Why firing brilliant assholes is required to build a great engineering culture - bberson
http://firstround.com/article/why-firing-brilliant-assholes-is-required-to-build-a-great-engineering-culture

======
jgj
"Engineers care less about equity, salary and benefits and more about the
problems they’re going to be working on."

TIL I am not worthy of the title "Engineer"

I can work on interesting problems on my own time. Salary from some Schmoe's
payroll account enables me to do that.

------
niggler
"Startups are supposed to be technology-driven"

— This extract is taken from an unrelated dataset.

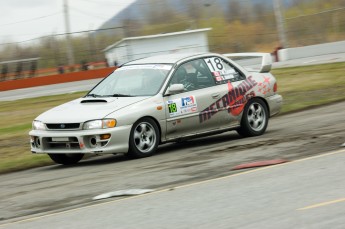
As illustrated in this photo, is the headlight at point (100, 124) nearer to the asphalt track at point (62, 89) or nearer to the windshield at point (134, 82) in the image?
the windshield at point (134, 82)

That's untrue. Most startups are focusing on something not purely
technological, in which case the business drives the roadmap. The real problem
is the supposition that a business needs brilliant engineers.

------
tssjkc
"Some founders think that you hire a bunch of great engineers, put them in a
room and awesome stuff is just going to come out." This is so true in every
setting, but especially a start-up where you have to work closely with
everyone. One brat can really spoil the environment!

------
bfwi
You shouldn't stop at assholes. People who make it hard to work together or
people who communicate poorly, are so incredibly frustrating. It doesn't
matter how technically capable they are, it's going to hurt the team effort.

------
shanellem
This reminds me of the post Rand from SEOmoz wrote on his personal blog a
while ago. Great read.